The first thing that comes to my mind when I think of Laamu Atoll is Golha Riha. The tiny reef fish balls in a thick greenish gravy consisting of a lovely marriage of havaadhu (curry paste) made in the ever so abundant kitchens of Laamu and thick coconut milk, eaten along with some homemade roshi or rice is nothing short of an otherworldly experience for your tastebuds.
PHOTO: Golha Riha
Laamu atoll consists of some beautiful islands but my trip to Laamu was limited to the 4 islands connected by the Link Road, which are Fonadhoo, Kahdhoo, Maandhoo and Gan. The chain of islands has some of the most pristine and spellbinding white sandy beaches which stretch island wide.
My highlight of Laamu is the Golha riha and the beaches. While Golha Riha is considered a Laamu specialty, it was surprising to find that there were no restaurants which serve Golha Riha in any of the 4 islands. According to locals, Golha Riha availability greatly depends on the monsoons and how well fishing goes. So, you’d need a local connection to try it.
We were lucky enough to know a few people in Laamu who were willing to let us try their Golha Riha. The portions were huge, and we had more than enough to take home with us when we left. The flavor was so well balanced with each aspect of the curry being so unique and mind-blowingly amazing. Honestly, I wouldn’t mind eating the curry just by itself.

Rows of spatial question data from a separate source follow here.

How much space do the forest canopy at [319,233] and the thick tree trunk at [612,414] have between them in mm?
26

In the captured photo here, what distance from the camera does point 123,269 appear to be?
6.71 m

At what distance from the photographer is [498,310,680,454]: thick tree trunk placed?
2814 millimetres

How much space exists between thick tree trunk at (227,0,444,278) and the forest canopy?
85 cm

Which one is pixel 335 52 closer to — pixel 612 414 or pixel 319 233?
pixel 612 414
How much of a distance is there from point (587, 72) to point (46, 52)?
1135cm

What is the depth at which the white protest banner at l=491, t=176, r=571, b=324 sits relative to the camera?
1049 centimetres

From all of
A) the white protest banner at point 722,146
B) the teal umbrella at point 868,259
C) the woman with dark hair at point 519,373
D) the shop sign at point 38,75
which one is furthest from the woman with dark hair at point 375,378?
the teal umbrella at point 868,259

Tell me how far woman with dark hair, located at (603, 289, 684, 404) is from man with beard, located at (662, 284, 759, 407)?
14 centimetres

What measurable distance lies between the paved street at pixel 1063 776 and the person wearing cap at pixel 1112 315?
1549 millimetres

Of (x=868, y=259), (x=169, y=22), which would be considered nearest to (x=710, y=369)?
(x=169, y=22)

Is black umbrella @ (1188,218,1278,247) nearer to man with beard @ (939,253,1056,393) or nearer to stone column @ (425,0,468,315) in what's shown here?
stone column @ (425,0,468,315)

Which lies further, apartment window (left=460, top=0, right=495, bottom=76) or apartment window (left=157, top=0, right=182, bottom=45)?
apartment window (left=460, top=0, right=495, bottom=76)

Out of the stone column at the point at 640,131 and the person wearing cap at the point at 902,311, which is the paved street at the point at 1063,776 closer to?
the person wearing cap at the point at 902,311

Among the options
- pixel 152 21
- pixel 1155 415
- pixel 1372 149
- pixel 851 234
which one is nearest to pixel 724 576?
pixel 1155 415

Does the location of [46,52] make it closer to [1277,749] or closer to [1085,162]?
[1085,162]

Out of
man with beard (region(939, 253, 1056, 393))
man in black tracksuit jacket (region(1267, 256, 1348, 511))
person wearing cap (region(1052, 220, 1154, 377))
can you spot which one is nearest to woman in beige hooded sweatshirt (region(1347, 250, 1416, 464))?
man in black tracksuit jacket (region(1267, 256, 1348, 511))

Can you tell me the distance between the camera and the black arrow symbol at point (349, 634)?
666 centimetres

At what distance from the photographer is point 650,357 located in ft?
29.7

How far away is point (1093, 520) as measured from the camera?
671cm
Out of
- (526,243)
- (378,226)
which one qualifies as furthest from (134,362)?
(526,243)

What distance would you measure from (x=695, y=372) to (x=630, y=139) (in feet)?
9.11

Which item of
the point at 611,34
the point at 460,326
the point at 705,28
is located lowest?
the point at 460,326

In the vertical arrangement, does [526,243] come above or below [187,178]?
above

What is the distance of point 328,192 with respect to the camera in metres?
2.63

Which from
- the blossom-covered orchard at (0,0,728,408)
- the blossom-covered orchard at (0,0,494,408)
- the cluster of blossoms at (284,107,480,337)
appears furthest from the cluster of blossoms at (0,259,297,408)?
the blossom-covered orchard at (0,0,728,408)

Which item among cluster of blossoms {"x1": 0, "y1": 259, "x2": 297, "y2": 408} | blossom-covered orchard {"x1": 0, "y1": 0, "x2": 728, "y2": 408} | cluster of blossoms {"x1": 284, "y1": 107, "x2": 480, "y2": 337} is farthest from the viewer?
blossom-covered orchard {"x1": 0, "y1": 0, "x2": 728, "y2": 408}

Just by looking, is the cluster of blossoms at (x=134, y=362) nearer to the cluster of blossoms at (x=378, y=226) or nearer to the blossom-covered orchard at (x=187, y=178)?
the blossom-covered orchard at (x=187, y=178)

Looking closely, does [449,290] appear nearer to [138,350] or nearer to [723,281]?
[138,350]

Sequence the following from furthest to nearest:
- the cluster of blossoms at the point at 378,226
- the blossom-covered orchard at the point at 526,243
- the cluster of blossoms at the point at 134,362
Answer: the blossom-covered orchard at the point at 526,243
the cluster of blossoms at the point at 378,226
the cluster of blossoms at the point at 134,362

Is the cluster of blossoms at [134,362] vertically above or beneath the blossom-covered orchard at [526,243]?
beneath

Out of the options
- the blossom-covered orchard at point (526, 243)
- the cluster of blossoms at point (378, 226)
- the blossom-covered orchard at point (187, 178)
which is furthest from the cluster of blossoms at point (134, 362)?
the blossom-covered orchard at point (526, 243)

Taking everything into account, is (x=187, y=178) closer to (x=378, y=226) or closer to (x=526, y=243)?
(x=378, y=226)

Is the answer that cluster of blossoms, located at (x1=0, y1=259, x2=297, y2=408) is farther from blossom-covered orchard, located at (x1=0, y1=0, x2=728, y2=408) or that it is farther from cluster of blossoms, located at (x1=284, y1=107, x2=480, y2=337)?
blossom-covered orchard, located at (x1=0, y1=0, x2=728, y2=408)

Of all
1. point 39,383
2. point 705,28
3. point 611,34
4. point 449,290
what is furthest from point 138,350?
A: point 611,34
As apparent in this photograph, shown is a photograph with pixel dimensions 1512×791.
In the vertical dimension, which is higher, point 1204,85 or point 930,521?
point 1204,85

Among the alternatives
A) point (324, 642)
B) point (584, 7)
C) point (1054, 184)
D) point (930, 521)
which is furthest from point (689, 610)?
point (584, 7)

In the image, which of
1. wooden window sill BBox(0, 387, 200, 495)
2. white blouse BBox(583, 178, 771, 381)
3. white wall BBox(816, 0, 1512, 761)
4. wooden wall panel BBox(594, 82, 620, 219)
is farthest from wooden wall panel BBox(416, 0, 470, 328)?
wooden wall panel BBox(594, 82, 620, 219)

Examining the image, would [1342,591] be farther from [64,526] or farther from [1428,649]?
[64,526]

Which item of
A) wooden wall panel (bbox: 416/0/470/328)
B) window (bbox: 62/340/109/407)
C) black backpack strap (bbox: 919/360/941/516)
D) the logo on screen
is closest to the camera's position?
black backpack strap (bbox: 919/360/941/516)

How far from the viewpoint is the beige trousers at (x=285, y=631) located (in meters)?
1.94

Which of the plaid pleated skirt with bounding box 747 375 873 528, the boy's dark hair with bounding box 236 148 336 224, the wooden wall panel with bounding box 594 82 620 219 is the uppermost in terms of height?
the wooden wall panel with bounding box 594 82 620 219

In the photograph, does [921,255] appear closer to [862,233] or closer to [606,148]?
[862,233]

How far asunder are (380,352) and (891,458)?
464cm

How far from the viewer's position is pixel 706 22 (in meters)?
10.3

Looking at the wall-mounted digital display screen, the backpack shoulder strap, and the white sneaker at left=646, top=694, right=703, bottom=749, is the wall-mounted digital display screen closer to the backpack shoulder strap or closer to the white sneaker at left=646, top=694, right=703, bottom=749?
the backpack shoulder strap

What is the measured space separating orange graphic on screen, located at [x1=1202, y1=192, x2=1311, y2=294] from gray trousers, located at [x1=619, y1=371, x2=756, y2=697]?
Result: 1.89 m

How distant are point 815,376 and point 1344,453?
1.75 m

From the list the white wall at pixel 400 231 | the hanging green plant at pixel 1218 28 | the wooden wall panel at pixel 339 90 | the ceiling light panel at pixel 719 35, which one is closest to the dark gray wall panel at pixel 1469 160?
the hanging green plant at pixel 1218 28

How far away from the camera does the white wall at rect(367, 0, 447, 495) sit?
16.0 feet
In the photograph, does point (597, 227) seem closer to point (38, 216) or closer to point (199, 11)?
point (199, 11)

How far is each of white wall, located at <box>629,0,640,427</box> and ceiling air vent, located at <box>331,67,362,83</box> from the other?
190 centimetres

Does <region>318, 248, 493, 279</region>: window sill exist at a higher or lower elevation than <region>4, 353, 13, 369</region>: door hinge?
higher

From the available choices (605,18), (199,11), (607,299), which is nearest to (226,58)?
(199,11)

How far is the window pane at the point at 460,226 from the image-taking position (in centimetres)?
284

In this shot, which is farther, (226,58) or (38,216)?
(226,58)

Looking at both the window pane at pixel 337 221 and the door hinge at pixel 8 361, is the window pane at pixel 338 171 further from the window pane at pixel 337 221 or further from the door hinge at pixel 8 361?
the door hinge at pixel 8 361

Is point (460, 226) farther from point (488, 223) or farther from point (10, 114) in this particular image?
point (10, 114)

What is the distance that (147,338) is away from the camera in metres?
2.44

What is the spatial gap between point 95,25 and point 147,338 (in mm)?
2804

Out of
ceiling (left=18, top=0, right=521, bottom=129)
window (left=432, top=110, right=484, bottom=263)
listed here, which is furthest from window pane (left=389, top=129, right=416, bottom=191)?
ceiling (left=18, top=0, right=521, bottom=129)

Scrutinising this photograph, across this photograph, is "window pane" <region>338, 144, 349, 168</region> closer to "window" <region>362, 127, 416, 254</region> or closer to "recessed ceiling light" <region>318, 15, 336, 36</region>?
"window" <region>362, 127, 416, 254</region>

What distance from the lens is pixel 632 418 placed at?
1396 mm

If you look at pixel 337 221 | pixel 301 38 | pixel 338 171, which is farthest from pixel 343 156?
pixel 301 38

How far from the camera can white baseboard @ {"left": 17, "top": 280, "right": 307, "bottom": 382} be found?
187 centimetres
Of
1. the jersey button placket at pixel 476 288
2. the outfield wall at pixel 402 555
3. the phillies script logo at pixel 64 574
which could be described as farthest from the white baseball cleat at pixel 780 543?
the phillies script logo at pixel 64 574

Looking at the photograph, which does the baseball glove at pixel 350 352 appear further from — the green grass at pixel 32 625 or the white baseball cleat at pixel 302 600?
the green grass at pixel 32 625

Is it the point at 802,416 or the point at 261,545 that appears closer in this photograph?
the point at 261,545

We also bought some Laamu Havaadhu (curry paste) from a local shop where the owner explained to us how it is made. He also highlighted that each island had their own version of Golha Riha, with some versions being extra spicy! But all in all, it boils down to the curry paste used and how the Golha (fish balls) are made.
PHOTO: One of the beaches at Laamu
We enjoyed our Golha riha on the beach, with the million-dollar view of the various shades of the vast blues, whites, and greens. The sun, sky, sea, sand, and the palm trees coming together creating an epitome of a truly sunny side of life.